PROBLEM TO WORK ON |
Nothing should appear in the answer except the lines below from the line containing "Diy Vinyl Valentines Mug Crafting A Family" through the line containing "Last Option Song Lyrics-Devender Ahlawat", copied exactly, with pictures left out.

RECORDS SHOWN |
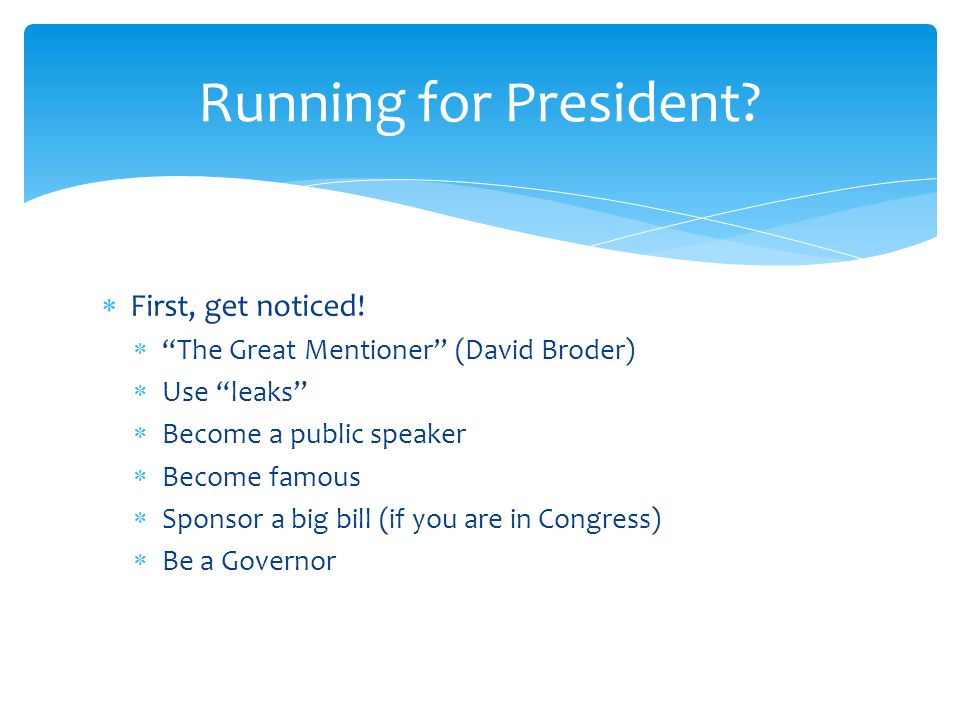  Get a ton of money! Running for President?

==

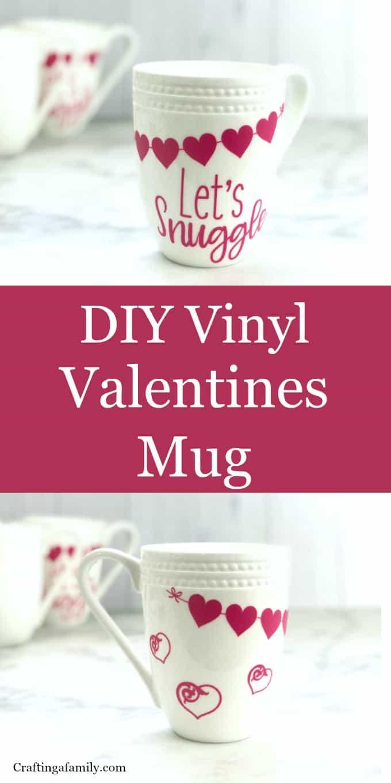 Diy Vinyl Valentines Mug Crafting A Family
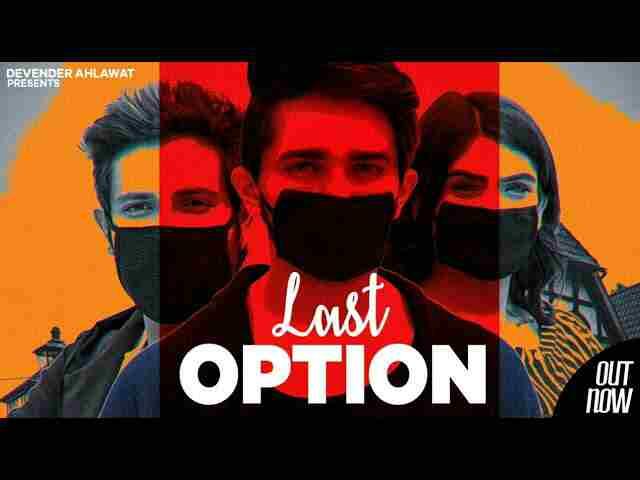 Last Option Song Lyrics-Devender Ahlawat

SOLVED EXERCISE |
 Diy Vinyl Valentines Mug Crafting A Family
 Last Option Song Lyrics-Devender Ahlawat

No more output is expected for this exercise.